Le guidage s'effectue à l'aide de capteurs infrarouges, qui servent à contourner les obstacles, dont le mobilier, et d'une minicaméra. Celle-ci, assortie d'une lentille panoramique, filme en permanence l'environnement, identifie des repères et détermine la position du robot par triangulation. Une telle sophistication suggère que ce robot-aspirateur trouve son chemin de manière infaillible. En l'occurrence, le 360 Eye zigzague assez habilement entre une vingtaine de pieds de table et de chaises, ce qu'atteste l'application mobile qui retrace avec précision tout son parcours. Il se montre toutefois beaucoup plus hésitant dans la pénombre, au point de s'égarer. En outre, Dyson ne fournit pas de balise pour délimiter la zone d'opération du robot, qui se promène partout, même là où il n'est pas le bienvenu. On pensera à fermer les portes, quand c'est possible. Les 45 minutes d'autonomie, à pleine puissance, sont par ailleurs un peu chiches.
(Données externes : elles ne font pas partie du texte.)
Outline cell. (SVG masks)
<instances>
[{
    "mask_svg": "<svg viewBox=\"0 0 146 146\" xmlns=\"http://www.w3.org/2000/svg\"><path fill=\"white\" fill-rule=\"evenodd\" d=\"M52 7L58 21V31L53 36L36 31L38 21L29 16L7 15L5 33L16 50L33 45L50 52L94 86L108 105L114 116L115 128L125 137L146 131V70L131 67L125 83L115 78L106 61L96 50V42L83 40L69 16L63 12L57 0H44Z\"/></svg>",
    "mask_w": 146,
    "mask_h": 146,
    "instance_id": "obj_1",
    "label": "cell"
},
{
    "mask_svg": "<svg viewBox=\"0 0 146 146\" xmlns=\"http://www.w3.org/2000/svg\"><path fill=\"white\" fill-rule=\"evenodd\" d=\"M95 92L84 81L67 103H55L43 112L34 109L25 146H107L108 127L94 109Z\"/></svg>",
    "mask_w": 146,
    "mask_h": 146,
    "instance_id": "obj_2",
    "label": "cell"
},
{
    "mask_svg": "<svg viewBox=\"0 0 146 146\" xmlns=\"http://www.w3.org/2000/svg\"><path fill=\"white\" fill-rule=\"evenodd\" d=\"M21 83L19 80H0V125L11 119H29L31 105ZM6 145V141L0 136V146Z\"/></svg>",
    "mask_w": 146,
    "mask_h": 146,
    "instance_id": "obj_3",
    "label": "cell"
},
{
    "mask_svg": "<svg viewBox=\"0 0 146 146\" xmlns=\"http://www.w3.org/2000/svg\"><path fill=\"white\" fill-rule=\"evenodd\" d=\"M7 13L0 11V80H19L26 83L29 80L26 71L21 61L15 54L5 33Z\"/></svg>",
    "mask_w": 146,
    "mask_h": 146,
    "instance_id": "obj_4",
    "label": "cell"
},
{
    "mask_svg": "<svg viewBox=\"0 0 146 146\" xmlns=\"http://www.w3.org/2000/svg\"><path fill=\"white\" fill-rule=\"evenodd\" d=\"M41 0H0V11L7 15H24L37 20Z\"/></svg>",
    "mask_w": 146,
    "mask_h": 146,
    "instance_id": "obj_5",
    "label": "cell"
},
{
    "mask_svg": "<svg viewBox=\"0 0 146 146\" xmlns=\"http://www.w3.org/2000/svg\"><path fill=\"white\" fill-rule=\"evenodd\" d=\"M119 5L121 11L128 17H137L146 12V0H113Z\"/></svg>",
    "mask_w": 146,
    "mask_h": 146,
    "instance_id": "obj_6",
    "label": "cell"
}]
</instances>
En ce qui concerne les déplacements, les deux chenillettes à suspension tractent le robot au-dessus des tapis et des barres de seuil, même en cas de petits dénivelés. Elles produisent cependant un crissement désagréable sur du linoléum.

Non, à cause de son prix

A son lancement au début de l'été, le 360 Eye coûtait 1199 €. Il n'a fallu que deux mois pour que le prix soit révisé à la baisse, à 999 €. Quoi qu'il en soit, cet aspirateur-robot reste parmi les plus chers du marché et ses performances globales ne le justifient pas.